Life and times in the world of metalcasting, and in the rest of the world, too.

Too easy money

We’ve arrived at the point where U.S. government bailouts hardly draw commentary. The announcement that there is a deal in place for U.S. taxpayers to cover the shortfall of two mortgage underwriting firms — firms that are failing because of bad business policies, bad management, and bad oversight — is just a weekend story that will be old news within a day. Just one more bailout.

Next in line for a bailout, apparently, is the domestic auto industry, which is hoping the feds will fund $50 billion of low-interest loans the carmakers promise to use in their efforts to modernize operations and develop more fuel-efficient vehicles. (The loan, by the way, has already been authorized by federal law, thanks to last December’s comprehensive energy bill.)

Calling it a “direct loan program,” GM North America president Troy Clarke wrote in the Wall Street Journal that it “is intended to lower borrowing costs for auto makers and suppliers to invest in designing and building more energy-efficient cars and trucks.
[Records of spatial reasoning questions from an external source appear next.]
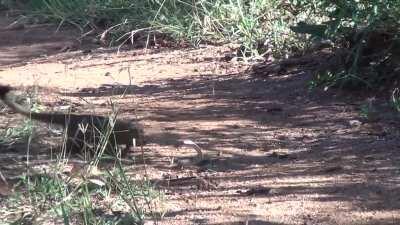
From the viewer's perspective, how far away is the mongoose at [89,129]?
4.05m

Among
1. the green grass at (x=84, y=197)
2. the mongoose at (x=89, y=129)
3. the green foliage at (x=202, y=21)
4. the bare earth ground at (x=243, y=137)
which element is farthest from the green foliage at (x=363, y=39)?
the green grass at (x=84, y=197)

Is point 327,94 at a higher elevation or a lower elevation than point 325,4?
lower

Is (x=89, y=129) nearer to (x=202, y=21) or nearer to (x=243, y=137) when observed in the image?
(x=243, y=137)

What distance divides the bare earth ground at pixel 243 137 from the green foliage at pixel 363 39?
0.20 metres

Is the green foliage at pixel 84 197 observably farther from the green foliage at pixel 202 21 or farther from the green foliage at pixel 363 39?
the green foliage at pixel 202 21

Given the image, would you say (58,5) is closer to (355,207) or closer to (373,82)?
(373,82)

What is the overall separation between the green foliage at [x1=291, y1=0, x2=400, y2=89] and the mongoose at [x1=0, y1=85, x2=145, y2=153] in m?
1.58

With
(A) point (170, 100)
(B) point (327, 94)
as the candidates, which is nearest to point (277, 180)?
(B) point (327, 94)

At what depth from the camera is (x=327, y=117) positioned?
16.4 feet

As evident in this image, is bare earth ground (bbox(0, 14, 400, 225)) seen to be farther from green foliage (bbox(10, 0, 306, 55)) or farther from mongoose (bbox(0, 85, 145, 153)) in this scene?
green foliage (bbox(10, 0, 306, 55))

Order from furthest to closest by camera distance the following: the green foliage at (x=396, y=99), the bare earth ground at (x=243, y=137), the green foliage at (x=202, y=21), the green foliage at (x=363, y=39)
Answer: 1. the green foliage at (x=202, y=21)
2. the green foliage at (x=363, y=39)
3. the green foliage at (x=396, y=99)
4. the bare earth ground at (x=243, y=137)

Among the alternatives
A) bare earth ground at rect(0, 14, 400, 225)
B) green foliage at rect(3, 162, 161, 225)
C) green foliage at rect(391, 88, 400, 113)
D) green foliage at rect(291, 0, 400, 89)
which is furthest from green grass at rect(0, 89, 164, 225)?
green foliage at rect(291, 0, 400, 89)

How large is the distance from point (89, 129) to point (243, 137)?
0.97 m

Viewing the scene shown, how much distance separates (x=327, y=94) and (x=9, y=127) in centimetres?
221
The ultimate purpose is to accelerate existing product programs in order to get these vehicles on the road quicker. And yes, these loans must and will be paid back.”

But that’s the auto industry’s side of the argument. What explanation do federal officials offer? So much federal money being thrown at problems as a way for federal officials to give the impression that “they care” is now giving the opposite message: “Who cares? It’s just money.” It also indicates they have forgotten how markets work. By overfunding bad risks, they are wasting taxpayers' money and prolonging economic decline.

In this year alone, we’ve witnessed a hasty distribution of government money to individuals; a bailout of the investment bank Bear Stearns; and now the Fannie Mae/Freddie Mac non-outrage.

The automakers' argument that their industry will in fact advance technically as a result of the federal loans should not be the interest of the federal government. As irresponsible as Detroit has been with investor’s money, you may nevertheless be sure that some private investors would be willing to make this bet, if they thought it worth the risk.

Everyone knows Chrysler, Ford, and GM are in financial trouble: need should not be a federal consideration either. The automakers are in their current positions for various reasons, many of them “excusable,” but that doesn’t make them good credit risks. Many of these problems have been apparent for more than a decade, and still the automakers have not demonstrated sufficient commitment to improvement to change the public’s or investors’ views. Nor have they shown enough vision to persuade us they’d be responsible with the loans.

Everyone, too, knows that the difficulties of the automakers put at risk lots of other companies, and millions of workers, retirees, and investors. But let’s be clear: the responsibility for the workers and the retirees is going to fall to the federal government in any case, if the automakers fail in their obligations to them, and investors are (presumably) advised of the risk of their investments.

The issue that ought to be considered in this discussion is neither need nor risk. It’s propriety. Federal law provides a solution for companies in trouble: it’s bankruptcy. Even federal bankruptcy laws are not entirely fair to creditors, but typically the companies that declare bankruptcy don’t do so in order to prolong their profligacy and mismanagement. Bankruptcy would demonstrate a better commitment and a faster route to an automotive turnaround than federal loans can achieve.